====== Passage shown ======

# 3 man striper limit on Livingston 1/19



## Lake Livingston Adventures (Mar 15, 2013)

Yesterday was a great day with fast limits of whites but today my dad, Michael, and I decided to go out in search of the illusive Lake Livingston stripers. We made a couple of stops and found nothing but whites and then decided to go the edges of the river until we saw markings on the side imaging that resembled striper. Finally we found them and they were thick. We had to cull though about 75 to pick out our limit of keepers ranging from 18" to 20". Every one we caught was a male so I guess all the females are further up the river. All stripers were caught on flukes as we couldn't keep the whites off anything smaller.The two really fat ones had 4" gizzard shad in their bellies. I've never seen the side imaging any more lit up with fish than it was today.


----------



## pYr8 (Apr 17, 2012)

Fine mess o zebras, congratz!!


----------



## markbrumbaugh (Jul 13, 2010)

*Wow, thats a wrap*

I just decided to head up tomorrow.


----------



## FISHROADIE (Apr 2, 2010)

Very nice catch, and fish.


----------



## ChrisH2 (May 22, 2010)

*Nice*

Great job! nice fish


----------



## ML56 (Dec 30, 2008)

Wow! Very impressive! Would you mind doing a story about how you rig and work the bait set ups? I'd like to see if Somerville whites and Hybrids respond the same way. I saw your post prior to your trip, but had commitments for the weekend already. You're definitely onto something here.-Mike


----------



## big D. (Apr 10, 2010)

Awesome Day! I bet that was a fun day. Nothin like father son time on the lake...


Sent from my iPhone using Tapatalk


----------



## Danny O (Apr 14, 2010)

Sweet! Good job guys!


----------



## brucevannguyen (Oct 21, 2012)

Wow look at them belly.


----------



## lx22f/c (Jun 19, 2009)

Nice job 


Cast your burden on the Lord, and He shall sustain You;


----------



## Big Guns 1971 (Nov 7, 2013)

Awesome looking fish Nice catch.


----------



## csmcg (Jan 20, 2008)

Great job. You are the man!


----------



## charliep (May 17, 2011)

Not only are these guys great fishermen, they are true gentlemen from a great family.


----------



## Lake Livingston Adventures (Mar 15, 2013)

Thanks for the kind words Charlie, and yes Mike I will make a post describing in greater detail what we look for in the winter. I am in the process of becoming a 2cool sponsor and want to get that wrapped up before I start any promotions.


----------



## RAYSOR (Apr 26, 2007)

Great pics, thanks


----------

======

» **Task A**: In the striper fishing thread, list the username of every poster whose header shows a date in 2010.
» **Task B**:
Answer these questions from the striper fishing thread:
(i) What was the size range of the keepers in the limit?
(ii) Which lake's whites and hybrids does ML56 want to compare?
(iii) What does Lake Livingston Adventures say it is in the process of becoming?

====== Provided material ======

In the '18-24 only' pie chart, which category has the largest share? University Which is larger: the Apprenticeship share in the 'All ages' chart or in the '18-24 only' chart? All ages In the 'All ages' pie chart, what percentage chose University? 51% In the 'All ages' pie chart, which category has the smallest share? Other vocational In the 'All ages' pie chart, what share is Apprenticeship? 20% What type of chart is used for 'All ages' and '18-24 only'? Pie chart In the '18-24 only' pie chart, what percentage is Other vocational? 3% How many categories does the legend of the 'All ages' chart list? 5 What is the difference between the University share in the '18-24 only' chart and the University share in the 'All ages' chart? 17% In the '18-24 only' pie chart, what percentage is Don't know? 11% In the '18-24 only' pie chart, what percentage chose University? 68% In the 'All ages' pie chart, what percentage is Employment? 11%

======

» **Answer section A**: markbrumbaugh, FISHROADIE, ChrisH2, big D., Danny O

» **Answer section B**:
(i) 18" to 20"
(ii) Somerville
(iii) A 2cool sponsor